Enhanced recovery after surgery (ERAS) protocols help optimize inpatient care and minimize discomfort. This study was performed to explore the safety, feasibility, and clinical and social value of ERAS in pediatric gastrointestinal surgery.
This study included all children (n = 125) who underwent appendectomy, pyloromyotomy, transabdominal Soave’s procedure, Meckel’s diverticulum resection, or reduction of intussusception in our institution from January to September 2018. We compared surgical outcomes between children who underwent surgery under conventional perioperative regimens (control group, n = 57) and those who were treated with ERAS protocols (ERAS group, n = 68).

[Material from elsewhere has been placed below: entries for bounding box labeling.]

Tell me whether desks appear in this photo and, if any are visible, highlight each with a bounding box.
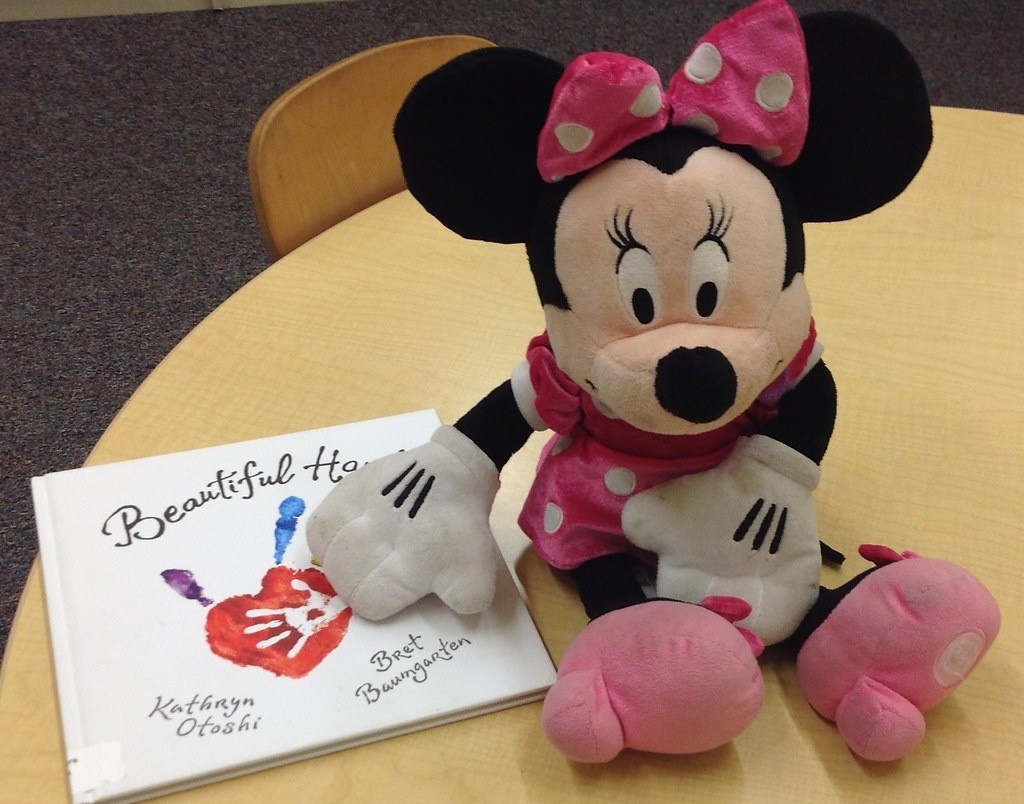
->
[2,101,1024,804]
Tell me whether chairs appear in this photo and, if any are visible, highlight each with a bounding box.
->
[254,34,495,262]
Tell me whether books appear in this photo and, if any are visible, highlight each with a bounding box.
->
[29,409,559,804]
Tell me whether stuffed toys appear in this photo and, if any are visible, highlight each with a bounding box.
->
[307,0,1000,765]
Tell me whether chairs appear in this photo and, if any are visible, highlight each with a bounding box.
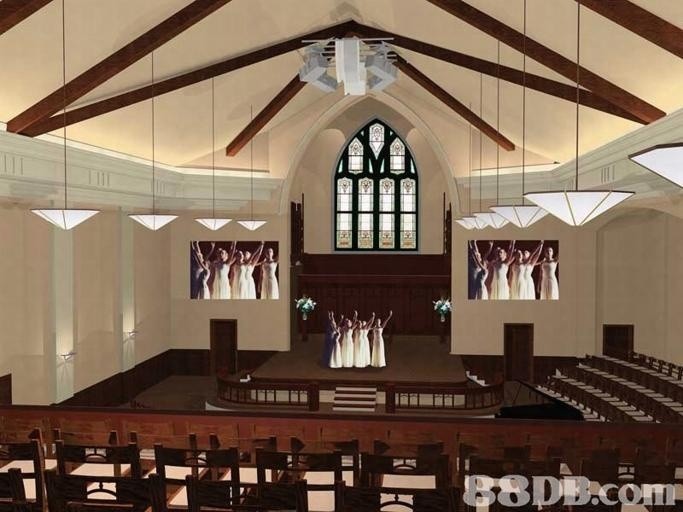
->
[512,348,682,419]
[1,422,681,512]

There were no significant intergroup differences in demographic or surgical data. However, the bowel function recovery time, postoperative intravenous nutrition time, duration of postoperative hospital stay, and hospital costs were significantly lower in the ERAS group than control group. There was no significant intergroup difference in the complication rate.

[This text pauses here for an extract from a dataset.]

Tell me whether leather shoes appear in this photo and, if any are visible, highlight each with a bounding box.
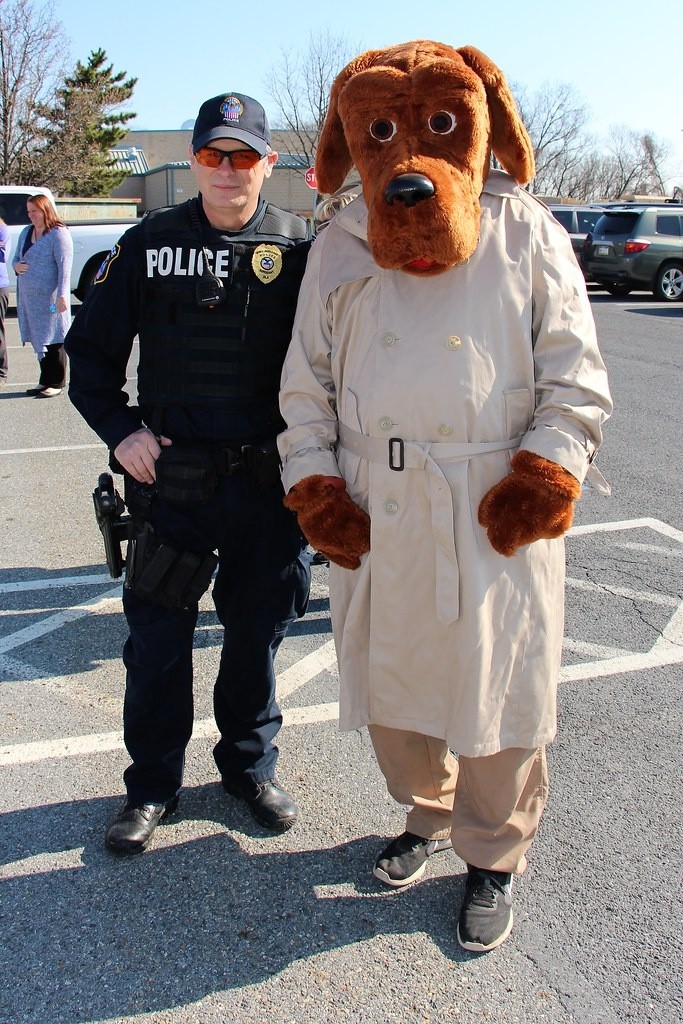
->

Our results indicate that implementation of ERAS protocols is safe and feasible in pediatric gastrointestinal surgery. They can improve patient comfort, shorten the duration of the postoperative hospital stay, reduce hospital costs, and accelerate postoperative rehabilitation without increasing the risk of postoperative complications. Therefore, ERAS protocols deserve wider implementation and promotion.
术后加速康复(ERAS)方案有助于优化住院治疗并将不适降至最低。本研究旨在探讨ERAS在小儿胃肠手术中的安全性、可行性以及临床和社会价值。
本研究纳入了2018年1月至9月在我院接受阑尾切除术、幽门肌切开术、经腹Soave手术、梅克尔憩室切除术或肠套叠复位术的所有儿童(n = 125)。我们比较了在传统围手术期方案下接受手术的儿童(对照组,n = 57)和接受ERAS方案治疗的儿童(ERAS组,n = 68)的手术结果。
两组在人口统计学或手术数据方面无显著差异。然而,ERAS组的肠功能恢复时间、术后静脉营养时间、术后住院时间和住院费用均显著低于对照组。两组并发症发生率无显著差异。
我们的结果表明,ERAS方案在小儿胃肠手术中的实施是安全可行的。它们可以提高患者舒适度,缩短术后住院时间,降低住院费用,并加速术后康复,而不会增加术后并发症的风险。因此,ERAS方案值得更广泛地实施和推广。